Q: Why did Wells Fargo’s incentive program motivate greater than 5,000 employees to open fraudulent accounts?
Mark Zokle: Wells Fargo then-CEO John Stumph set unrealistic goals for his lowest paid employees barely making enough base salary to feed their families. In this case, employees were pressured to open eight new accounts each day – and those who fell short were forced to work on their days off. Stumph was informed of the problem more than a decade ago, when he first took office. His failure to proactively adjust company policies directly led to his downfall.
Q: In your opinion, should a company offer performance incentives to employees?

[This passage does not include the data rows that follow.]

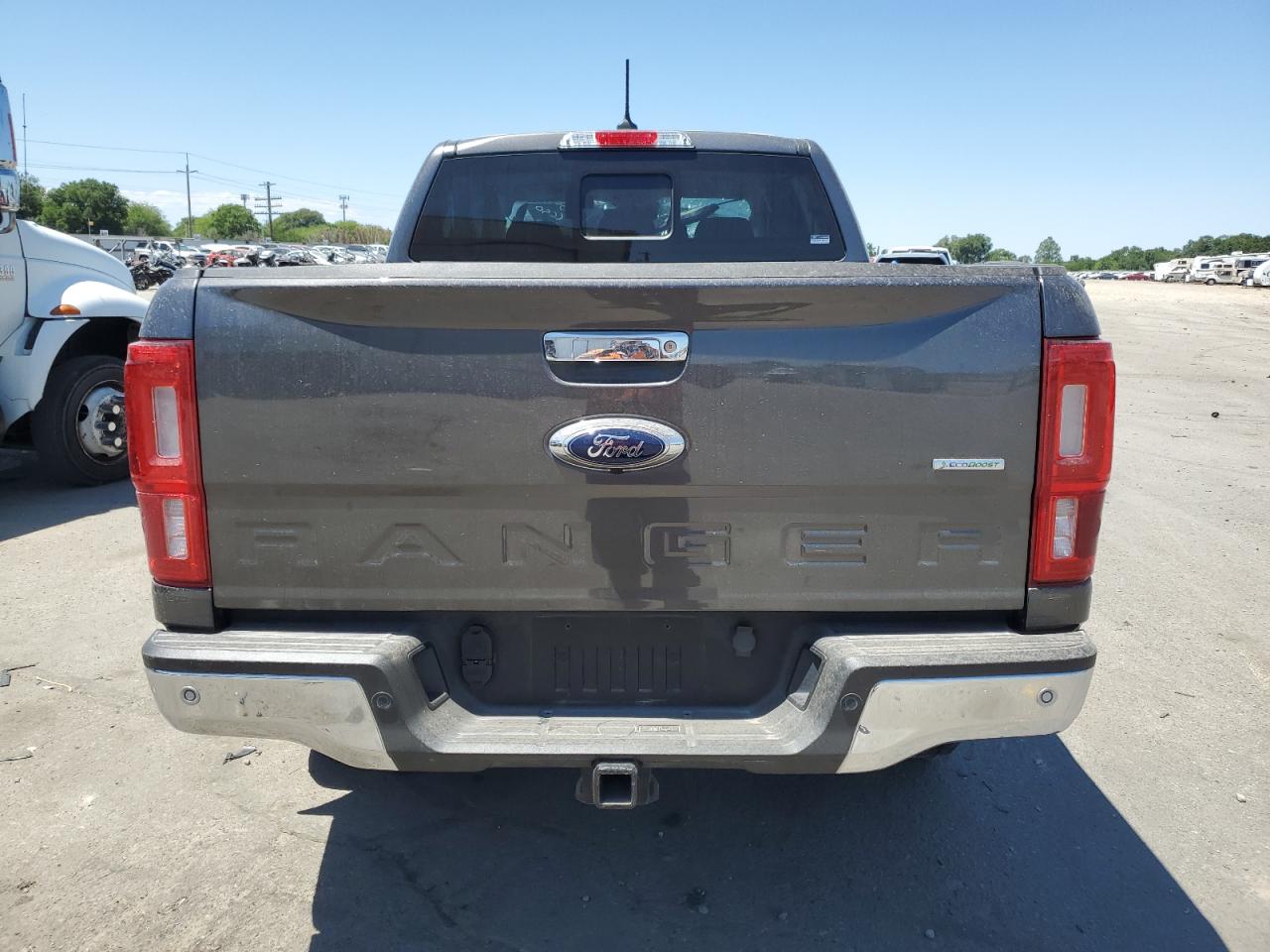 2019 Ford Ranger Xl vin: 1FTER4FH7KLA27553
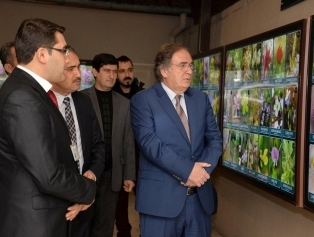 Doğaka Ile Hatay Gıda Tarım Ve Hayvancılık İl Müdürlüğü İşbirliğinde ' Anadolu Bitkilerinin Stratejik Önemi… ' Konferansı Düzenlendi. Galeri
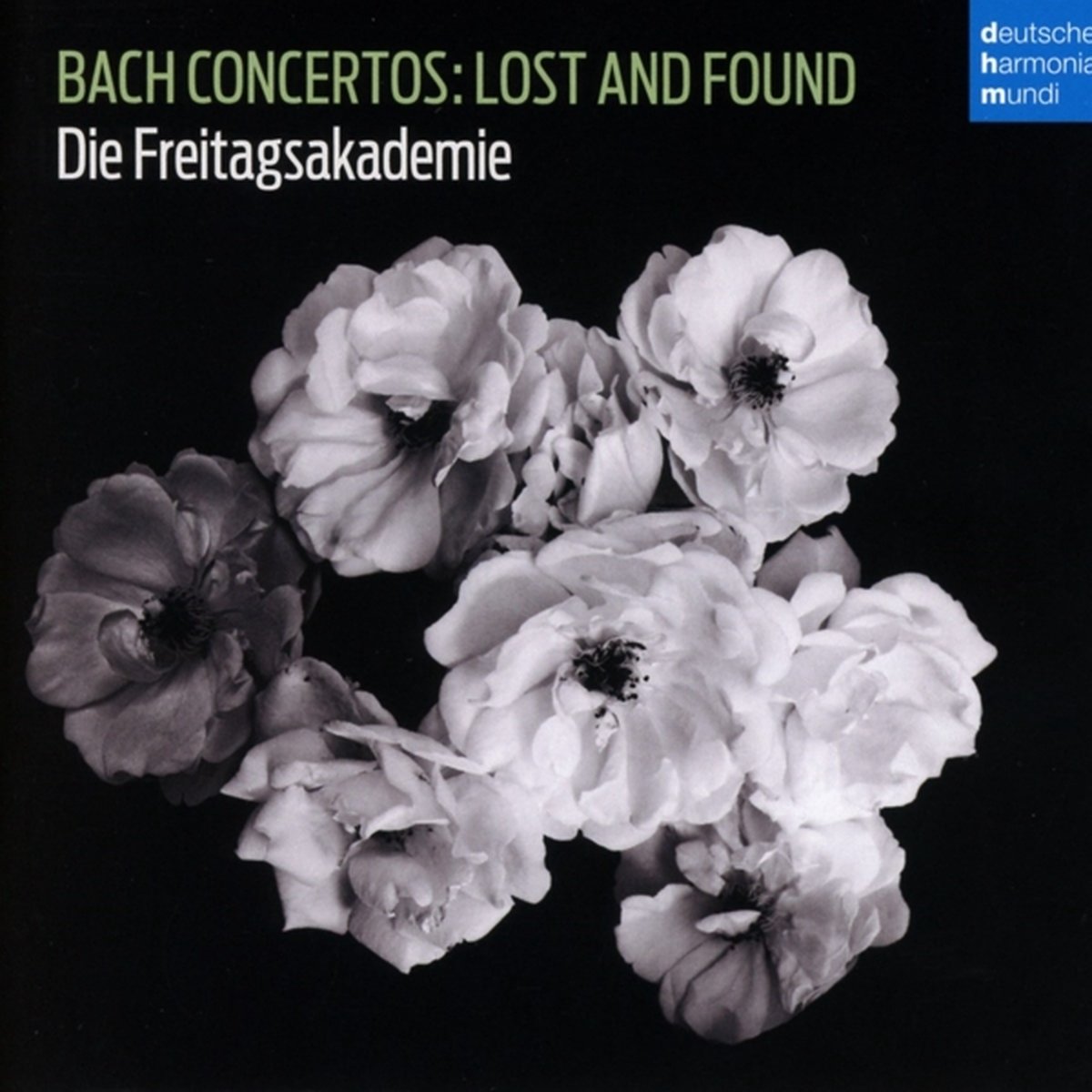 Die Freitagsakademie - Bach Concertos: Lost and Found (CD)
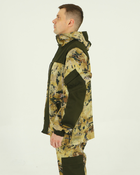 Костюм Горка, летний костюм Горка комплект куртка и штаны, камуфляж Кобра 54 - изображение 3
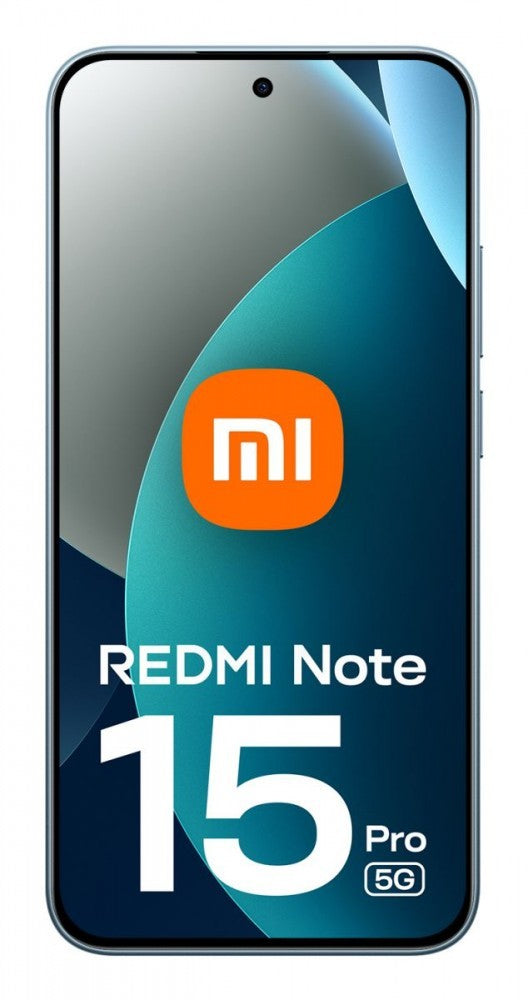 Xiaomi Redmi Note 15 Pro 5G 8+256 Glacier Blue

Mark Zokle: Absolutely, providing the program is structured in a way that does not punish those who are unable to meet goals. I feel like an incentive should be a reward that encourages positive behavior, not something that instills fear in people already struggling to make ends meet.
Q: Is money the best motivator?
Mark Zokle: Surprisingly, not always. Different employees respond to rewards in different ways. Some strive for public recognition; others for a more prominent position. Money tends to be less of a motivator as salaries climb, however, a competitive wage is vital before any incentive program is really effective.
Q: How do a company’s values play a part in the behavior of its employees?
Mark Zokle: When a company clearly defines its goals and values, and really puts them in the core of its daily operations, it shines through in its employees. However, in my opinion, policies that rarely see follow-through leave employees apathetic toward their workplace…and their customers.